Fabio chuckled to himself. Then he realized that he ought to follow Yvonne. She'd undoubtedly run to her mother, and Fabio wanted to hear anything she told her. Fortunately, even though they lived in an impossibly huge corner penthouse with a zillion rooms, it was easy to follow her because her heavy footfalls had created inch-deep prints in the floor.
He stood next to a primer-colored 1964 Volkswagen Beetle on cinder blocks and stealthily put his ear up to the door, which was hardly necessary.
"Mama, he done kilt my gerbil and et it!" Yvonne shrieked. "And now he's got hisself a MacGuffin!"
"Does he?" said Hellen. "I think I might a-quest myself after that. But you don't worry your little head, darlin'. He done gonna get his. See this here guillotine?"
Yvonne laughed like a maniac, which she was, on account of being raised by a ruthless black widow who had killed all of her ex-husbands, which had driven Yvonne to run off to Hollywood, become a cocktail waitress, and set fire to Sigourney Weaver's car, which was sad. Sad enough to--well, you know.

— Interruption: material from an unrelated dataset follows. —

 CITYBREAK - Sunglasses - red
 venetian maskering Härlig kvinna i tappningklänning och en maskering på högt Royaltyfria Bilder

A loud scraping followed by a THUNK! told Fabio that Hellen had just demonstrated the guillotine to Yvonne. He calculated that it was time to take a giant-sized bite of that sandwich, and brought it up to his mouth--but it was gone!

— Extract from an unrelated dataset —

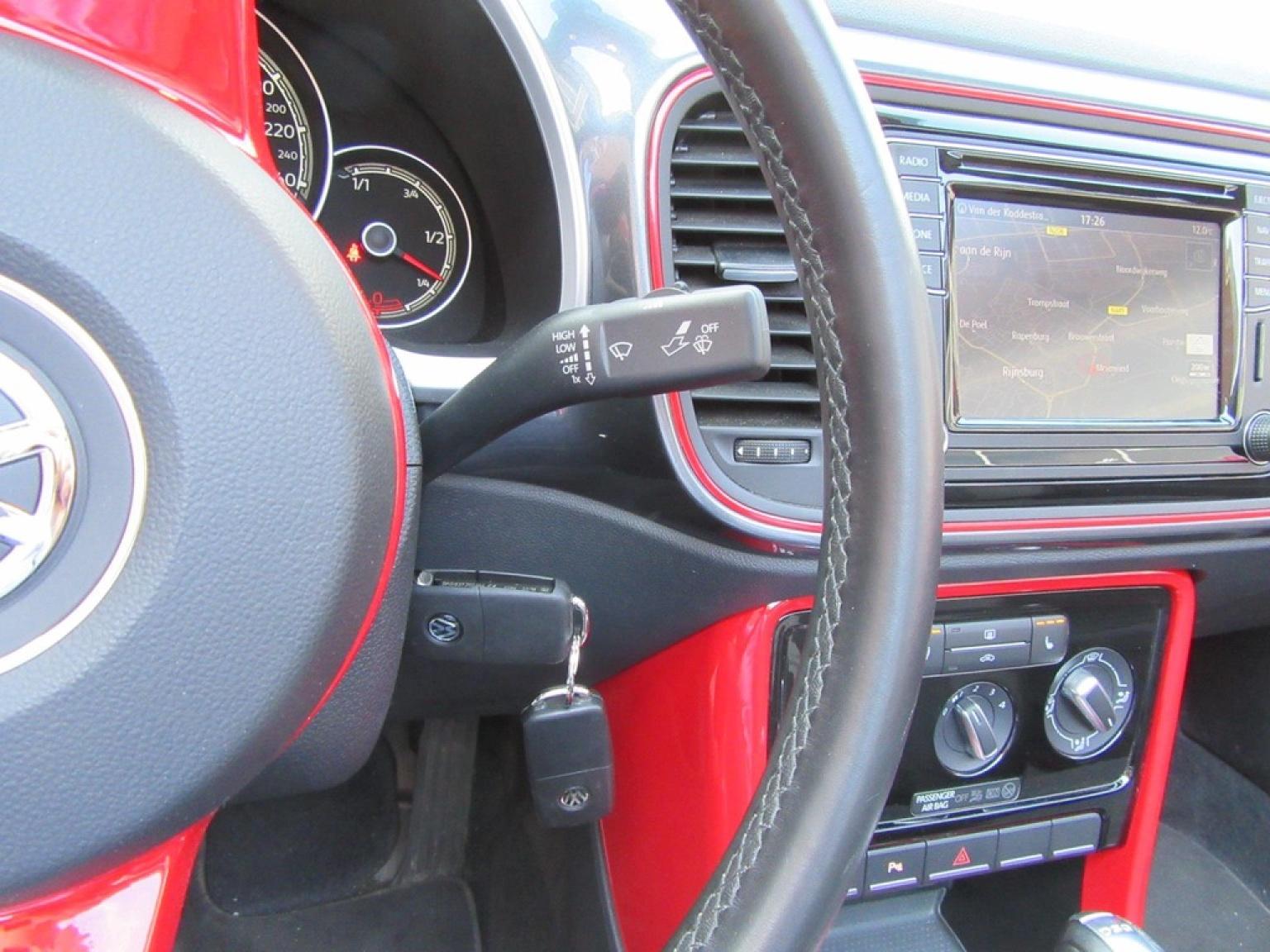 Volkswagen-Beetle-21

Suddenly, the door swang open!!! Revealing two very fat, very angry-looking slug-like albino redneck women. Fabio tried to run, but Yvonne fell on him, pinning to the floor under sheets of quivering blubber.

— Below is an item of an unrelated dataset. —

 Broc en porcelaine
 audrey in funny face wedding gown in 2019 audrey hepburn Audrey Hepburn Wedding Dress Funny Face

"Now, young Fabio!" declared Hellen, "I have you in my clutches! Your MacGuffin will be mine, and I'll rule this world with an iron fist! And you'll go to join my filthy father, whom I secretly desire to please even though he's dead and I should just get over it!"
Fabio groaned. This was it, he wasn't getting out of this one.
A blinding light shone on them all from down the corridor. When their eyes adjusted, they saw the strangest assortment of human-shaped beings they had ever beheld.
Two were short: one squat and hairy, the other clean-shaven and boyish. The four normally-heighted ones were a rugged-looking man in a park service uniform, a long-eared waif with girlie-looking blond hair, a dandied-up royalty figure, and an effeminate man in a white robe with a very long beard. The royalty figure had eleven flaming arrows sticking out of his chest, but he was still standing--probably because his stamina was above 17.
"Save me!" pleaded Fabio to the figure with the bearded robe.
The boyish-looking, growth-challenged one spoke. "I've taken your MacGuffin," he said, holding Fabio's sandwich aloft, "and I'm going to throw it into the fires of Mount Condemnation!"
The party left as suddenly as they entered.
"Well, I'm a-glad that's over," said Hellen. "I really din't wanna do much walking in this here penthouse's labyrinthine corridors. Let's behead this creep and get on with our lives."
Q. That's it?
Q. Well, yeah. I mean, they kill him?
A. Sure! It's a very literary thing to do. Readers have gotten tired of protagonists who survive the crucible. They want to know that things generally end up badly to validate their bleak existences. Besides, it's a dystopian future story, and those always end badly by convention.
Q. But you foreshadowed Hellen's death!
A. If it makes you feel any better, she later dies tragically in a freak lint-catcher accident.
Now, back to my dear Philistines who don't interrupt me during a good story. I've deigned to demonstrate only the story elements of the techniques I've taught you so far. What's left is style. Not that it doesn't have any now, but I've purposely held myself back from the elements of style I've taught in order to demonstrate the barrenness of the story without them.